Der Erlebnis-Akademie-Vorstand Bernd Bayerkühler (links) und Bürgermeister Klaus Mack unterzeichneten im März bereits eine Absichtserklärung. Jetzt ist zwischen Mack und dem NABU ein offener Streit um das Projekt entbrannt. Foto: Archiv

Bürgermeister Klaus Mack schreibt offenen Brief an den Naturschutzbund Deutschland. Organisation äußert "erhebliche Bedenken".

Bad Wildbad - Der Naturschutzbund Deutschland (NABU) sowie Bad Wildbads Bürgermeister Klaus Mack sind wegen des geplanten Baumwipfelpfades auf dem Sommerberg aneinandergeraten.

Anlass ist ein Schreiben des Kreisverbandes Calw des NABU an Bürgermeister Klaus Mack.
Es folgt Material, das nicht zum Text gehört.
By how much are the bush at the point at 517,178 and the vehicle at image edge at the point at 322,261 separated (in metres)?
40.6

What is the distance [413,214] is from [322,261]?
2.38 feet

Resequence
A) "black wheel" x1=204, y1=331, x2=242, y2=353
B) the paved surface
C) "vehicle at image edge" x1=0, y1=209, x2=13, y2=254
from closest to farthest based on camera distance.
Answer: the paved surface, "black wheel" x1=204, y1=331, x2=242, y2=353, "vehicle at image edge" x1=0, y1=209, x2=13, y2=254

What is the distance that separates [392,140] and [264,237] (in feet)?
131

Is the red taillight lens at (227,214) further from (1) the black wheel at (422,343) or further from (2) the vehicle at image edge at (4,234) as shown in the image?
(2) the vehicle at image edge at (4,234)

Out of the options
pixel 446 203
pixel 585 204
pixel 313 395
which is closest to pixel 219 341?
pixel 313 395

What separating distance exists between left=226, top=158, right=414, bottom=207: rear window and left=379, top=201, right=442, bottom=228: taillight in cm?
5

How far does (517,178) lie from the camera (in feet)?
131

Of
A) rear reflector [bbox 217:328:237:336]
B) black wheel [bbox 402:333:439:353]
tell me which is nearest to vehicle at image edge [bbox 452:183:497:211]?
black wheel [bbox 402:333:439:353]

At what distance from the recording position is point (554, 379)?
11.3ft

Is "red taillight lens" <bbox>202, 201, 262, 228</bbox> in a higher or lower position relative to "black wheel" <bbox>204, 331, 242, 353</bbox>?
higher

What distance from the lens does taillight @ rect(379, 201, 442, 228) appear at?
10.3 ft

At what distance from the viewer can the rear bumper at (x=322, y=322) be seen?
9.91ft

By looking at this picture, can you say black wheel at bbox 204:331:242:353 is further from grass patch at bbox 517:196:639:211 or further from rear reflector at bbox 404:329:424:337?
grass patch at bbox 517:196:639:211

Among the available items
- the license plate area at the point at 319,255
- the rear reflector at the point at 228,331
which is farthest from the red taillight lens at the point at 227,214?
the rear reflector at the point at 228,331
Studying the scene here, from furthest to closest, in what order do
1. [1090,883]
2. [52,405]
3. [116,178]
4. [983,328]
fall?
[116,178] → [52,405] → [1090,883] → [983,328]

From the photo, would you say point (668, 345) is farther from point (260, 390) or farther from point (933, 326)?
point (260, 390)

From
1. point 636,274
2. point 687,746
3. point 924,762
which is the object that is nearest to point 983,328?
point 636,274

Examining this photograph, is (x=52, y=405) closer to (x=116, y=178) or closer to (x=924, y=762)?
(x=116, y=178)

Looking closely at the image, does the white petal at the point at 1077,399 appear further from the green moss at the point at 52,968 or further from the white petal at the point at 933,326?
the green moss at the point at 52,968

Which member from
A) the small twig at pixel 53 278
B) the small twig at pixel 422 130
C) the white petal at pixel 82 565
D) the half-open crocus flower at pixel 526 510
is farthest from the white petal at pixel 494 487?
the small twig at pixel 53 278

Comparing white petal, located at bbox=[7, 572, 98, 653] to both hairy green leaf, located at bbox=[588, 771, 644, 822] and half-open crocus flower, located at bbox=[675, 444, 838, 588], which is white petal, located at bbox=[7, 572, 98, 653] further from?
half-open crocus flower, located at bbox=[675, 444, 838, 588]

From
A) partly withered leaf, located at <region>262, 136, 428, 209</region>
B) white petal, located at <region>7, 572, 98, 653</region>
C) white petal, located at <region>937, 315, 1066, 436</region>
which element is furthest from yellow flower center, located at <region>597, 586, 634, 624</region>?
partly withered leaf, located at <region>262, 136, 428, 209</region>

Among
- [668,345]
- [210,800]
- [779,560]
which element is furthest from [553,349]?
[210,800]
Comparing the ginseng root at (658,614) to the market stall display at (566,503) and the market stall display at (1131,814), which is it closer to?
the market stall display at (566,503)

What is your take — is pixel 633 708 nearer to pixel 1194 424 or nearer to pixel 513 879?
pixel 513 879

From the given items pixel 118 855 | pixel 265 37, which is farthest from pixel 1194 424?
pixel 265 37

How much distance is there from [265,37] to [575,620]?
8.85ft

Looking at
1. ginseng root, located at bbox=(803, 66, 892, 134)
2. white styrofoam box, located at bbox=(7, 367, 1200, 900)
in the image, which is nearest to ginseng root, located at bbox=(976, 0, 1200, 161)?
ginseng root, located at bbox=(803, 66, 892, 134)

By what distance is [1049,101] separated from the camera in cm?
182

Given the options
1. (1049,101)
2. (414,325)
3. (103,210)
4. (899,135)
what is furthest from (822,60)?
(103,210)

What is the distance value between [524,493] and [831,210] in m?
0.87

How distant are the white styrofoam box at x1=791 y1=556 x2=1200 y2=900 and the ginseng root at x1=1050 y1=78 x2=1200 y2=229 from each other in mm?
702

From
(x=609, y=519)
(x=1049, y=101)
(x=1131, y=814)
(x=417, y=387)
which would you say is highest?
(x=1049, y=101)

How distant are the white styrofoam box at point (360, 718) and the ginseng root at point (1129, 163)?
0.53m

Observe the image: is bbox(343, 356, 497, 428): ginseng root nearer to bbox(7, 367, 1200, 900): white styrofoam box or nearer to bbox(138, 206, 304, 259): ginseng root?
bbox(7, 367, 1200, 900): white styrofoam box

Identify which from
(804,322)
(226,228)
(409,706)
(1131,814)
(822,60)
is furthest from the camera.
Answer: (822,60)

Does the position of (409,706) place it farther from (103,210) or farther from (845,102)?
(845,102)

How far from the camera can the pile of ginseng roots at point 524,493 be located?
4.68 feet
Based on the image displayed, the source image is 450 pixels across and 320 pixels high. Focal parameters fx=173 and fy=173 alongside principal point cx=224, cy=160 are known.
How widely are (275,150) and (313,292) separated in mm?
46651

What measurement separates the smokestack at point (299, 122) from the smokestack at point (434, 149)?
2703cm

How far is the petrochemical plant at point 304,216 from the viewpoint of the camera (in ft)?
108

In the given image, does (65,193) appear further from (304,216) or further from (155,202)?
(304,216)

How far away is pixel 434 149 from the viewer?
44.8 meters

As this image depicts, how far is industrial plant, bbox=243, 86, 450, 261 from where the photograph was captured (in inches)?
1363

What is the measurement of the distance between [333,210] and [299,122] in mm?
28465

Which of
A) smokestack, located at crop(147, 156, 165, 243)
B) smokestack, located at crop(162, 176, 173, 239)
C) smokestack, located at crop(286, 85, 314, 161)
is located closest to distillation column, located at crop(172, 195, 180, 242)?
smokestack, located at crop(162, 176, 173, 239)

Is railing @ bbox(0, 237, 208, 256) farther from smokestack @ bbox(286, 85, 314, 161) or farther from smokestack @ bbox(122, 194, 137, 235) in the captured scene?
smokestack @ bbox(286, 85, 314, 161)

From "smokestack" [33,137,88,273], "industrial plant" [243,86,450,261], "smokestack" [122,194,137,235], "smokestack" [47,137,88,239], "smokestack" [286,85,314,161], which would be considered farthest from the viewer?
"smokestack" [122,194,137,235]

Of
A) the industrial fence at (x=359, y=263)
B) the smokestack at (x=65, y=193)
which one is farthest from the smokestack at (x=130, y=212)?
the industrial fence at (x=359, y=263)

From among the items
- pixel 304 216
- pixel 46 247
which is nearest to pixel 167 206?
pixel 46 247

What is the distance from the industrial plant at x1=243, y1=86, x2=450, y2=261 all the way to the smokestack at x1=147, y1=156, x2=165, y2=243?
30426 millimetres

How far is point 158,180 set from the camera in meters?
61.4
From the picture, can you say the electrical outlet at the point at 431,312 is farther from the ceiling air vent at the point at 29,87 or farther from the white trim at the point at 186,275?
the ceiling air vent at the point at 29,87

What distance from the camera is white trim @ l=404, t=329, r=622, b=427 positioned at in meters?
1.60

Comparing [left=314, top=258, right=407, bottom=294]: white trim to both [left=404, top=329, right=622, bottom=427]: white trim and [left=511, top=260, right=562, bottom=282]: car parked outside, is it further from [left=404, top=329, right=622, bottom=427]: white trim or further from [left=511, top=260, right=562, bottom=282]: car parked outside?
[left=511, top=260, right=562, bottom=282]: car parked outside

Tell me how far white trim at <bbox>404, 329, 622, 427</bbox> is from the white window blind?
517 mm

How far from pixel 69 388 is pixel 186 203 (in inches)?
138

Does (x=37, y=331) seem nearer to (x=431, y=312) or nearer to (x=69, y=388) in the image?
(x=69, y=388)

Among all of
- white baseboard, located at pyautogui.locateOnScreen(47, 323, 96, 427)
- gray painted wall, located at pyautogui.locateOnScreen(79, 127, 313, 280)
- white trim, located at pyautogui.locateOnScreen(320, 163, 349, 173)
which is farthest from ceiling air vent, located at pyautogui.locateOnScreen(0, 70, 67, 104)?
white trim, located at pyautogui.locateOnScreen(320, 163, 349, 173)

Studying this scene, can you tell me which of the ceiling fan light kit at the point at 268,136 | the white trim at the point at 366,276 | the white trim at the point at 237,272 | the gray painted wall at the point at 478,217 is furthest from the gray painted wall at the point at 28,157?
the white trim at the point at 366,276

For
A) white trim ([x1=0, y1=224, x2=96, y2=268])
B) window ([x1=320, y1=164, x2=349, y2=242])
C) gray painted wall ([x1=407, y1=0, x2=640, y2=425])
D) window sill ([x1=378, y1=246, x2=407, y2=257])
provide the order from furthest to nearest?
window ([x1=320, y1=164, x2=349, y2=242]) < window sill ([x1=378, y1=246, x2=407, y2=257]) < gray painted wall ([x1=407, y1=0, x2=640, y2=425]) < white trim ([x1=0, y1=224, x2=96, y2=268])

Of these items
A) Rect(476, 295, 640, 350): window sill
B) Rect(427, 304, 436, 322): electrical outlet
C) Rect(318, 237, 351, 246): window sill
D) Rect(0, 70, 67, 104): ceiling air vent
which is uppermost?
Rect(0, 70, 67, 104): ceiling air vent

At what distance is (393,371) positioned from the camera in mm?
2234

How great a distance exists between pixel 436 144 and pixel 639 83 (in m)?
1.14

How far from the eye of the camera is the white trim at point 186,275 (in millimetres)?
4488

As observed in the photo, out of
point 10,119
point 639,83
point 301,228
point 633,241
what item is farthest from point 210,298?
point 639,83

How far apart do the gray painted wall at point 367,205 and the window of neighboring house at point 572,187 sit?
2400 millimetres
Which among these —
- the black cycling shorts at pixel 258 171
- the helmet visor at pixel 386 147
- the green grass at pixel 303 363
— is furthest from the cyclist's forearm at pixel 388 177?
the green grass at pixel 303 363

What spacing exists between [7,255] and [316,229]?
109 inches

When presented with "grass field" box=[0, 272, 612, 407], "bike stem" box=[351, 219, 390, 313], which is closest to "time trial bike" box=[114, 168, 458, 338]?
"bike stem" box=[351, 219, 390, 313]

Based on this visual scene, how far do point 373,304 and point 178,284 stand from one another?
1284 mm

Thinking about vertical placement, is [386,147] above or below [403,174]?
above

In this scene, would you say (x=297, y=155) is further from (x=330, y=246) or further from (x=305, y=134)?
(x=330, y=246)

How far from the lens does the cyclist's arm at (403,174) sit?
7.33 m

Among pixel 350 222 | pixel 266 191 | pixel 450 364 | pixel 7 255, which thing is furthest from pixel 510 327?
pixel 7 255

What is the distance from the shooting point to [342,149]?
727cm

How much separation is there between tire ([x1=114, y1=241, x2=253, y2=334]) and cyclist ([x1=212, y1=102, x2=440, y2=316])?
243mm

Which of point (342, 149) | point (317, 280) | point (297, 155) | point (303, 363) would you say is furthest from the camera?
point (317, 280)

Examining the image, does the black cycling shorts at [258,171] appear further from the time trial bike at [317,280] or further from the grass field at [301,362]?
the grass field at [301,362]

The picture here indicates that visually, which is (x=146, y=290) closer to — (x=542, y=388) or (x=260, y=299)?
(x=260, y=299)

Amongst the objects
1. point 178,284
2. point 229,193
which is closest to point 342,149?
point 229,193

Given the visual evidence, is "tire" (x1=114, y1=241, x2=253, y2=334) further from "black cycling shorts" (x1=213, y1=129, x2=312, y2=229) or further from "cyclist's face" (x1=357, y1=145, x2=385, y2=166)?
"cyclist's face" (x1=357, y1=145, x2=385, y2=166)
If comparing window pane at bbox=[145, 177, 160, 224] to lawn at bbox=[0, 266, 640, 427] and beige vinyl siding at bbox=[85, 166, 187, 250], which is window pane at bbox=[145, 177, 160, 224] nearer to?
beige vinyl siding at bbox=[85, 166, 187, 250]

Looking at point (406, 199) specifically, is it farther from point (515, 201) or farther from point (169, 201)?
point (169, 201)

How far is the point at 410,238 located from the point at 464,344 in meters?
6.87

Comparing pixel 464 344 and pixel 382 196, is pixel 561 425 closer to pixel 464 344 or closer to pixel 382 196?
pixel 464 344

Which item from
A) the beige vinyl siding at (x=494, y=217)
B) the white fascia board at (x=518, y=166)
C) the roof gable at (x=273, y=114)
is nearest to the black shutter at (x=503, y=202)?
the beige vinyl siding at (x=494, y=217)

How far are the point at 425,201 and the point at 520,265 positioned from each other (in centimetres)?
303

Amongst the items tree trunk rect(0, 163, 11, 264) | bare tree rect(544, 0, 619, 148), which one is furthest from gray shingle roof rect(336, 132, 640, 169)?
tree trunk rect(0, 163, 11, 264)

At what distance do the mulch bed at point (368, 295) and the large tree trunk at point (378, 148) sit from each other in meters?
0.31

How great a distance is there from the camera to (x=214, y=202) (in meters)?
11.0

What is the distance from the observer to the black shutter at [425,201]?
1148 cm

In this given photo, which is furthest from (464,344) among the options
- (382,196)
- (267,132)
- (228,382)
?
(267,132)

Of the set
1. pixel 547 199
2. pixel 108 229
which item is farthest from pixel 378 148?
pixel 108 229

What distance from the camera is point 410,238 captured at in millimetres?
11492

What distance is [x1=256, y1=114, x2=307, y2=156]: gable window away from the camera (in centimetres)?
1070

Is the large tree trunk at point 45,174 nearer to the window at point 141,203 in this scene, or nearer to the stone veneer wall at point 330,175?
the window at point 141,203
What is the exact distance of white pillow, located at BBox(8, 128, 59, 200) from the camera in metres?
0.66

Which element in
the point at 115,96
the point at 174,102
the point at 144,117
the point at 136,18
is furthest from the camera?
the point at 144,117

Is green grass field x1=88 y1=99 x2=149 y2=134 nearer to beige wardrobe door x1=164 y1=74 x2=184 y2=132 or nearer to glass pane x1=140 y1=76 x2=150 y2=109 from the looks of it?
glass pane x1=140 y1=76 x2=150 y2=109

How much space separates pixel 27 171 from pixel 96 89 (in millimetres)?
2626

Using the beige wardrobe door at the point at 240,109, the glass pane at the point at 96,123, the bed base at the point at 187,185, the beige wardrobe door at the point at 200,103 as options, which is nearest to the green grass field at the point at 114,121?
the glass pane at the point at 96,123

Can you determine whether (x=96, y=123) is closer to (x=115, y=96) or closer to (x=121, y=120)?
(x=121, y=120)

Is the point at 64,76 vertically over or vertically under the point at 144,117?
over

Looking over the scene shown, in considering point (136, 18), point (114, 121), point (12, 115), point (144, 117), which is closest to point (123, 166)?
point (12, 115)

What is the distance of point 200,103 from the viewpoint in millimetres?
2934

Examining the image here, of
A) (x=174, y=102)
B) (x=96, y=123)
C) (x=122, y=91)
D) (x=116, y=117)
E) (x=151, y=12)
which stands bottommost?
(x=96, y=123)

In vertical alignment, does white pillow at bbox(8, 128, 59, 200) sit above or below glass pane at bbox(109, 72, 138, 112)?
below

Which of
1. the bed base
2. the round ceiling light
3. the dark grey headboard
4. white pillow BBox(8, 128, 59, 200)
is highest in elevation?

In dem von Stefan Andrusch sowie Renate Fischer unterzeichneten Brief, der unserer Zeitung vorliegt, werden gegen das Bauvorhaben "erhebliche Bedenken" angemeldet. Fischer und Andrusch bilden mit Regina Steyer die Spitze des NABU-Kreisverbandes. "Insbesondere auch das von Ihnen vorgelegte Tempo der vorgesehenen Beschlussfassung, des geplanten Baubeginns sowie der anvisierten Inbetriebnahme ist aus unserer Sicht übereilt", schreiben beide. Sie fordern deshalb vor Beschlussfassung durch den Gemeinderat eine Umweltverträglichkeitsuntersuchung, insbesondere eine Artenschutzprüfung bezüglich Flora und Fauna der Roten Liste. Dabei verweisen sie auf mögliche Vorkommen diverser Fledermausarten, der Haselmaus und des Auerhuhns.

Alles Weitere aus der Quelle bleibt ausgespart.